**Spatial questions tied to pictures**:
---+---
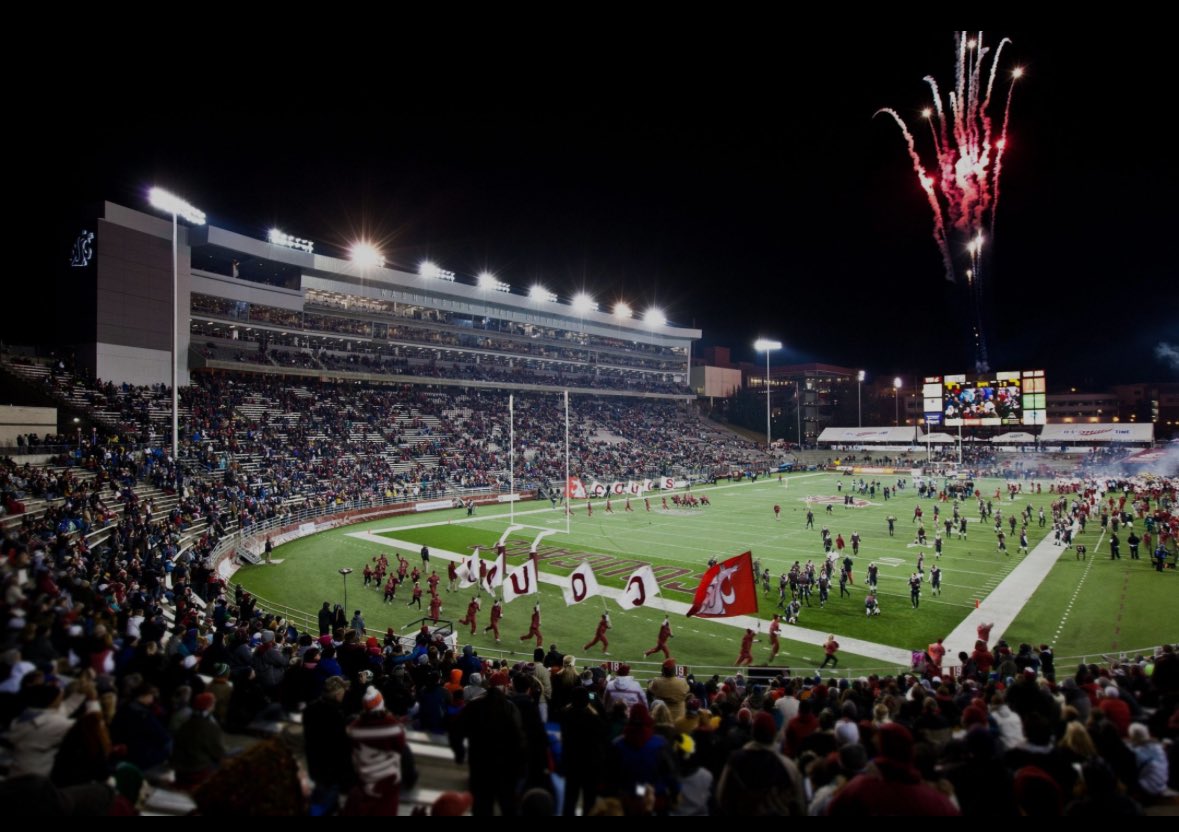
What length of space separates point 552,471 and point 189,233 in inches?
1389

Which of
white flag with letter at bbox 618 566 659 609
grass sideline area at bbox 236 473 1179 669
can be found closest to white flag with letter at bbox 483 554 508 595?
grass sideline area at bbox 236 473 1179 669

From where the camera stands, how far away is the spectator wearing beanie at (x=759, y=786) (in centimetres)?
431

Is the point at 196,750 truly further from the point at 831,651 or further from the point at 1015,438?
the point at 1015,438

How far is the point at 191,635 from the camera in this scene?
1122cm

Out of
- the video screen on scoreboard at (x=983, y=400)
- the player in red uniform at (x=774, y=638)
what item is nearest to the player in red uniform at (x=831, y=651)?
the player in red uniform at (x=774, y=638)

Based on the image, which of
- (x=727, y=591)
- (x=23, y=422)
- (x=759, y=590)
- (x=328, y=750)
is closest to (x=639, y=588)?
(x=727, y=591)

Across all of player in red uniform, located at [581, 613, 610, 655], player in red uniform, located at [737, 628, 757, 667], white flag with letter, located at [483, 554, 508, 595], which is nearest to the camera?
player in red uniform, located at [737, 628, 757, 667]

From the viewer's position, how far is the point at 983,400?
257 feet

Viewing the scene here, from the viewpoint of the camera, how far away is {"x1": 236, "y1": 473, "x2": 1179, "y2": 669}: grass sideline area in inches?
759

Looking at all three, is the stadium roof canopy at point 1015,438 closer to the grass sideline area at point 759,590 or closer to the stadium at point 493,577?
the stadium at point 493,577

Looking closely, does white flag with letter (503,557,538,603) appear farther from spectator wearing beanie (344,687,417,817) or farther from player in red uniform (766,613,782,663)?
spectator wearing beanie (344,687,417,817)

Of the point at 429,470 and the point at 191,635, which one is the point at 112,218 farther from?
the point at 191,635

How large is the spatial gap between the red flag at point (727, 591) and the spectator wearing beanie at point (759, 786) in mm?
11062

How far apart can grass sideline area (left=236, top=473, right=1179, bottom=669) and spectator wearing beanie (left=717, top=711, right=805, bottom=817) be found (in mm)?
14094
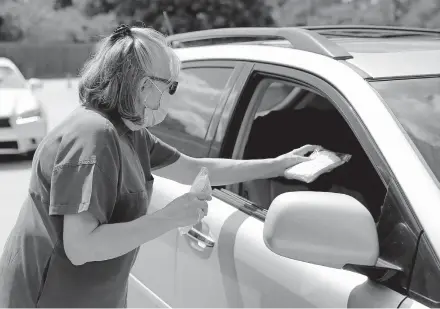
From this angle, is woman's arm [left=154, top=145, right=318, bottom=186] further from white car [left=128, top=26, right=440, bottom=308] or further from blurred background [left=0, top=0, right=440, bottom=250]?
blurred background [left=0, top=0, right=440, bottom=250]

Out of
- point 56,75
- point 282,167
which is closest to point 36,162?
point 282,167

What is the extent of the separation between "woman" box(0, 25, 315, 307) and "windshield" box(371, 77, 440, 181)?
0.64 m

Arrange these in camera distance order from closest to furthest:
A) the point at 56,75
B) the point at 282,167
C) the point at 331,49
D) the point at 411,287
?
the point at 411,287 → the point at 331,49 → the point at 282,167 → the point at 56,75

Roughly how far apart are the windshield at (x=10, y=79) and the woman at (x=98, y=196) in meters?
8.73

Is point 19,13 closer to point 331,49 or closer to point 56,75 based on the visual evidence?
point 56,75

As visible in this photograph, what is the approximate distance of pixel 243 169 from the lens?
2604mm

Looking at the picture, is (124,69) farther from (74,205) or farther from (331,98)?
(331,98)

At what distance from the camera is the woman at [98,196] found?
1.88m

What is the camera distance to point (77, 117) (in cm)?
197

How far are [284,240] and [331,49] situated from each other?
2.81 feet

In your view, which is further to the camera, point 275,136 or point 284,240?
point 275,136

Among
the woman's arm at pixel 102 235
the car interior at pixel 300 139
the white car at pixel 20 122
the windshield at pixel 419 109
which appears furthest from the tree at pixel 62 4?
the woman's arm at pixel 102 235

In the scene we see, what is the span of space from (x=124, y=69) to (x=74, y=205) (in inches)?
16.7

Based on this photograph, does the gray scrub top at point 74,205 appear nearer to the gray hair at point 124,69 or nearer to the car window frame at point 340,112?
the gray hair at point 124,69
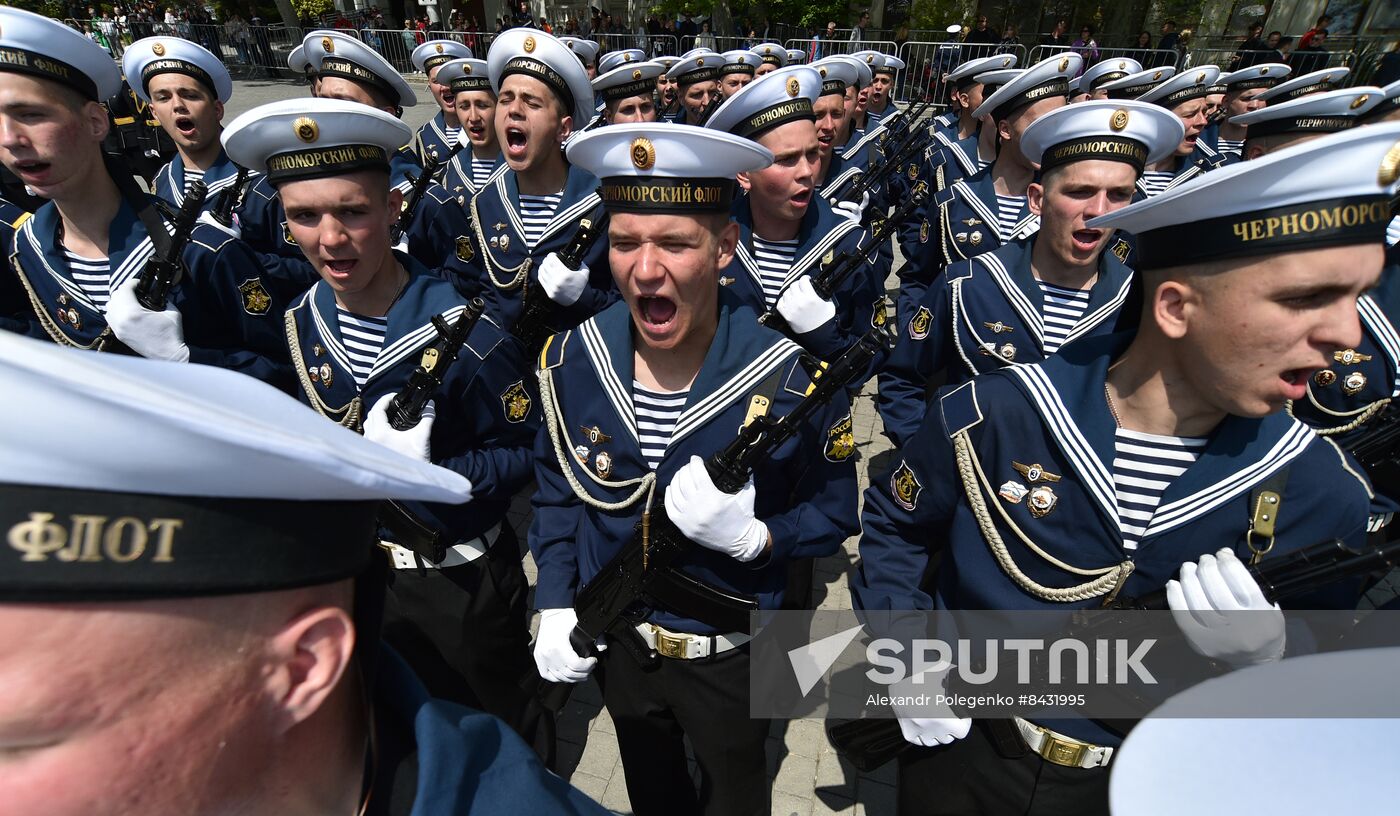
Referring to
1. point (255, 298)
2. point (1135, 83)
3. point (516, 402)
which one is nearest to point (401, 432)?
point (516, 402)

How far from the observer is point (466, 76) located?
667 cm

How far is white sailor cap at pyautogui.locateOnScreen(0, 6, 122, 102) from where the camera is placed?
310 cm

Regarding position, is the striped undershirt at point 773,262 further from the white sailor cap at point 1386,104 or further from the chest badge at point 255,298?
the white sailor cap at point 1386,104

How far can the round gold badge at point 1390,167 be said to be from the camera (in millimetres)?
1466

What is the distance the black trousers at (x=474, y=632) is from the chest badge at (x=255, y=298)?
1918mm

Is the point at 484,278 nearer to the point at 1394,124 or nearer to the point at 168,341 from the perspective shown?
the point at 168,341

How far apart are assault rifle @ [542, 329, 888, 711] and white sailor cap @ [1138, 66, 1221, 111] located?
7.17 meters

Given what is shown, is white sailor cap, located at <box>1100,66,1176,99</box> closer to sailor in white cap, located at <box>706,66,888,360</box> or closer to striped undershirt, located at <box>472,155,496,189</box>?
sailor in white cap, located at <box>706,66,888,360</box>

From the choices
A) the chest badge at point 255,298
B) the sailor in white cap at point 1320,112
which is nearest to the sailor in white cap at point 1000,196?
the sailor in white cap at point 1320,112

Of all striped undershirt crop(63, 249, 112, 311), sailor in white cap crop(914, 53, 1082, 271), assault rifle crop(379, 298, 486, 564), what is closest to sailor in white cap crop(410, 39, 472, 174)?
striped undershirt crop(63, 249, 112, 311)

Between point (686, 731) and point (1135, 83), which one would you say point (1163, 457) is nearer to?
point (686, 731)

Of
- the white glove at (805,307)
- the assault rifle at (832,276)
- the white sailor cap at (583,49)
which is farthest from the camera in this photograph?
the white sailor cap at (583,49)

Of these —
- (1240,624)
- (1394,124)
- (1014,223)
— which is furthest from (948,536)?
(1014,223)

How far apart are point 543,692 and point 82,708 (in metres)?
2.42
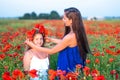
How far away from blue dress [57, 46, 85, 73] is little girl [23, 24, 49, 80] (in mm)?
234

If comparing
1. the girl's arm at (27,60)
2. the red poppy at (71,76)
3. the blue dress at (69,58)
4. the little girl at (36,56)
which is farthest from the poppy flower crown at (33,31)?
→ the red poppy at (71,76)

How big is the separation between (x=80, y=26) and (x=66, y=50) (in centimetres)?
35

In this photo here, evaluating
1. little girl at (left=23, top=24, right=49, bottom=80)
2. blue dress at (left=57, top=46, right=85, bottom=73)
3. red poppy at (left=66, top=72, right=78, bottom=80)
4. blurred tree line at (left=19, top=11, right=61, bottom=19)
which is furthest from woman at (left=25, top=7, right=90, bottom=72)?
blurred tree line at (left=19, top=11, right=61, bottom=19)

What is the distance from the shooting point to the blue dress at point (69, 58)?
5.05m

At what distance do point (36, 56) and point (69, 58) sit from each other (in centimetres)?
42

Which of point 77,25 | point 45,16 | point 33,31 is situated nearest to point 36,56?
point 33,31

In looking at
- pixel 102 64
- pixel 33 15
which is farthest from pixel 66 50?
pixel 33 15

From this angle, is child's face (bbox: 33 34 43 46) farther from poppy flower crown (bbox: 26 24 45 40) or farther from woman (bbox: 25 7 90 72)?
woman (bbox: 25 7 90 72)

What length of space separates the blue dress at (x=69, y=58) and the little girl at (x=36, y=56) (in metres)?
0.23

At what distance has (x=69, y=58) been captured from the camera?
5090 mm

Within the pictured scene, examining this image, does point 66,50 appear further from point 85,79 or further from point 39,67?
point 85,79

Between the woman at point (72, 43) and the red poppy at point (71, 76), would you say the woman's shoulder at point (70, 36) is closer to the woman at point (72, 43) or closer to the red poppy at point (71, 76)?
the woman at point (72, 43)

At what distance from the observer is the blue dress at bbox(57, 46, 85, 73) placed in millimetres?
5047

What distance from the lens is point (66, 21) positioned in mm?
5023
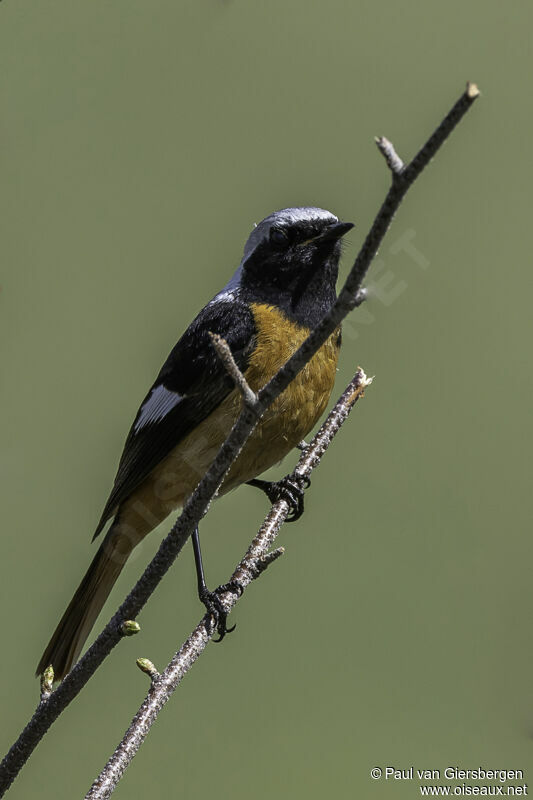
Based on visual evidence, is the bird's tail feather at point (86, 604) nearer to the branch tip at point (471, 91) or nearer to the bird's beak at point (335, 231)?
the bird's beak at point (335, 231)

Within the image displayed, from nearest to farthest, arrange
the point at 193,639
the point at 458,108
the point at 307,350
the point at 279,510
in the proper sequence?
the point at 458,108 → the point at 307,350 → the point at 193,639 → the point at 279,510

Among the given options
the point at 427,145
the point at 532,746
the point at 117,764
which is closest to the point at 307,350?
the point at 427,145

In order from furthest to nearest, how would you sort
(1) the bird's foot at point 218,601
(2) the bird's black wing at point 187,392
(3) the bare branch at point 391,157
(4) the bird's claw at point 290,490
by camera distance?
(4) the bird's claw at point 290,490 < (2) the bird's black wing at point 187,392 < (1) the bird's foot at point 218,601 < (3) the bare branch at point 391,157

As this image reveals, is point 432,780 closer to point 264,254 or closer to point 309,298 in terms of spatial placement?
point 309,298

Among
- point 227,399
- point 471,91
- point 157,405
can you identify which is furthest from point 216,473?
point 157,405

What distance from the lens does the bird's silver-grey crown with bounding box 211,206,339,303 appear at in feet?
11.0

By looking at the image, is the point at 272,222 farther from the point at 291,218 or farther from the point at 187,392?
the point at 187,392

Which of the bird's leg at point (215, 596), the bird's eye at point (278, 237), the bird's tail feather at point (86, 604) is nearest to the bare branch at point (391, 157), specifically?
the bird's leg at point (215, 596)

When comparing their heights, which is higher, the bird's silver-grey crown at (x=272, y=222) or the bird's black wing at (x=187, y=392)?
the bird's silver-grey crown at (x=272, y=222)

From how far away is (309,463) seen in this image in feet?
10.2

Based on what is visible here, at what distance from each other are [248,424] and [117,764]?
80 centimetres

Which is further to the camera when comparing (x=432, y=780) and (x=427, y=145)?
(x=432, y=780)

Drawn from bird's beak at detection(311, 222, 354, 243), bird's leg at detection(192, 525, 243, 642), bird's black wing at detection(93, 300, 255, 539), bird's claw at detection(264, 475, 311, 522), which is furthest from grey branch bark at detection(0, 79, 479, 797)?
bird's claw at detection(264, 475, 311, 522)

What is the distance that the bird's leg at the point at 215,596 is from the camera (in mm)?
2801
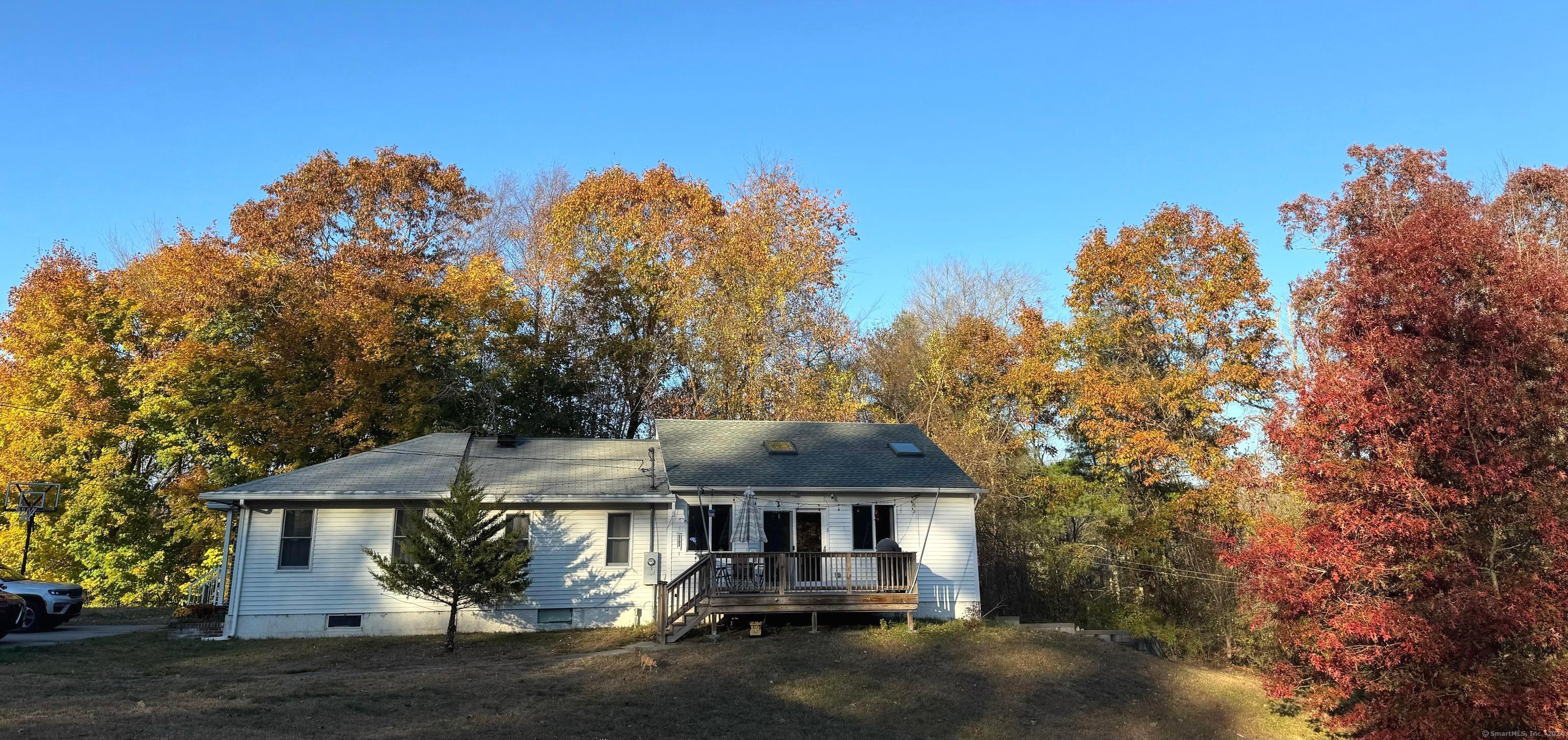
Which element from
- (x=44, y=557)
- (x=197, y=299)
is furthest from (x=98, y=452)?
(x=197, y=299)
---+---
**DIRECTIONS**: The line that contains "From how far" opens the part to copy, and the last line of the records closes it; set down those lines exactly, pictures excluded.

**EXERCISE OUTPUT**:
From how far away is (309,463) seen in this image in feet?
10.2

Based on what is visible here, at what distance from each other are [248,424] and [117,764]?
80 centimetres

Which is further to the camera when comparing (x=432, y=780) and (x=427, y=145)?
(x=432, y=780)

Drawn from bird's beak at detection(311, 222, 354, 243), bird's leg at detection(192, 525, 243, 642), bird's black wing at detection(93, 300, 255, 539), bird's claw at detection(264, 475, 311, 522), which is furthest from grey branch bark at detection(0, 79, 479, 797)?
bird's claw at detection(264, 475, 311, 522)

What is the distance that the bird's leg at the point at 215,596 is from the camera (in mm)?
2801
Which element from
- (x=44, y=557)
- (x=197, y=299)
is furthest from (x=98, y=452)?
(x=197, y=299)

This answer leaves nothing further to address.